== ARTIKEL ==

Senin, 16 Maret 2015

Solusi atas Dualisme Golkar

Solusi atas Dualisme Golkar

Flo K Sapto W  ;  Praktisi Pemasaran
KORAN TEMPO, 16 Maret 2015

                                                                                                                                     
                                                                                                                                                           

Ketika potensi konflik terbuka antara Pandawa dan Korawa tak terhindarkan lagi, kedua pihak kemudian melakukan lobi ke beberapa pihak. Duryodana dan Arjuna masing-masing mencoba melobi Kresna. Kepada Duryodana, Kresna menjanjikan pasukan Narayana yang akan berperang bagi pihak Korawa. 
Sedangkan Kresna sendiri tidak akan ikut berperang, melainkan akan memposisikan diri sebagai kusir kereta Arjuna. Salya, adik Dewi Madrim, dipaksa oleh Duryodana untuk turut berperang bagi Korawa. Namun paman para Pandawa itu juga berjanji kepada Yudistira bahwa, jika terjadi peperangan antara Karna dan Arjuna, ia akan tetap membela Arjuna, meski posisinya sebagai kusir kereta Karna. Ilustrasi tersebut kurang-lebih bisa mewakili kondisi Partai Golkar (PG) saat ini. Terutama-pasca keputusan Kementerian Hukum dan Hak Asasi Manusia pada Selasa (10 Maret) lalu.

===

KUMPULAN TUGAS:
1 - Siapa saja tokoh perorangan dari kisah wayang yang disebut namanya dalam artikel tentang dualisme Golkar?
2 - Sambunglah artikel tentang dualisme Golkar, mulai dari sesudah kalimat terakhir yang tercantum.
Materi yang menyusul merupakan bahan tersendiri dan terpisah dari artikel.

== MATERI YANG DISEDIAKAN ==

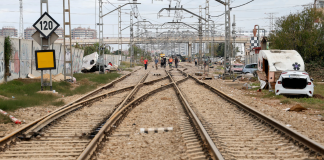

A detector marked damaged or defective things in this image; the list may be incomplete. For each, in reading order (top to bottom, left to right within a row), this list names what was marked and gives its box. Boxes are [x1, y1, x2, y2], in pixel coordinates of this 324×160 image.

rusty rail [167, 69, 223, 159]
rusty rail [189, 74, 324, 156]
overturned white van [256, 49, 306, 89]
damaged car [274, 70, 314, 97]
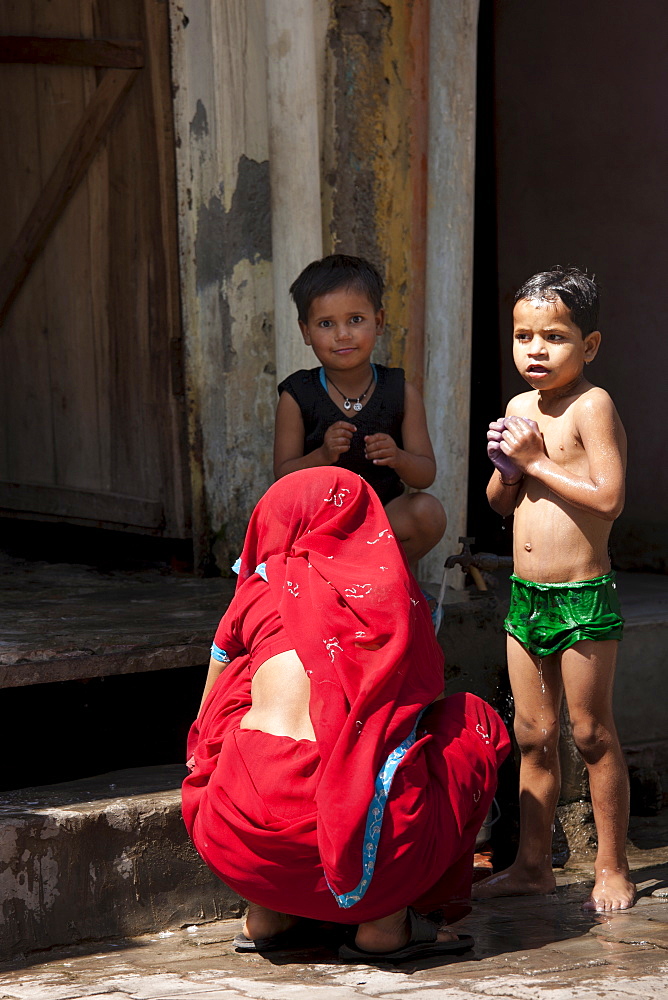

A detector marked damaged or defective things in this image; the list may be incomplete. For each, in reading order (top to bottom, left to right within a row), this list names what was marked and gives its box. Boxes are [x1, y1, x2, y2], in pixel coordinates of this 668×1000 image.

peeling paint [194, 155, 272, 290]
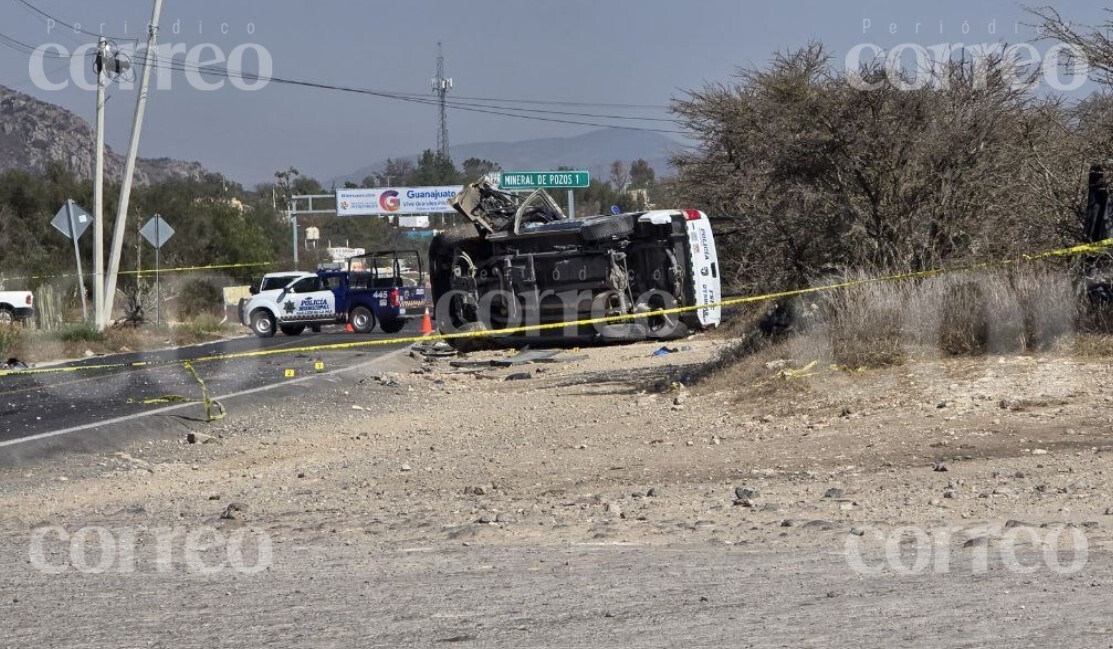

===

JAWABAN LATIHAN:
1 - Duryodana, Arjuna, Kresna, Salya, Dewi Madrim, Yudistira, dan Karna.

2 -
PG sebagai partai bentukan Orde Baru dalam catatan sejarahnya adalah partai pemerintah. Ibaratnya, PG stereotip dengan penguasa. Spirit ideologis inilah yang selama ini sebetulnya dijual PG kepada konstituennya. Maka, ketika roh PG itu hendak dibelokkan menjadi partai oposisi dengan bergabung dalam Koalisi Merah Putih, agaknya hal itu menumbuhkan sebuah resistansi internal.

Penolakan itu sebetulnya juga sudah terjadi sejak PG tidak lagi menjadi partai pemenang pemilu. Market share PG pada Pemilu 1999 masih 22,44 persen dengan perolehan 120 kursi. Di Pemilu 2004, persentase penguasaan pasar konsumen (pemilih) turun menjadi 21,58 persen dengan 108 kursi. Persentase itu terus menurun pada Pemilu 2009 menjadi 14,45 persen dengan 107 kursi. Terakhir, pada Pemilu 2014, persentasenya naik sedikit menjadi 14,75 persen, tapi jumlah kursi hanya 91.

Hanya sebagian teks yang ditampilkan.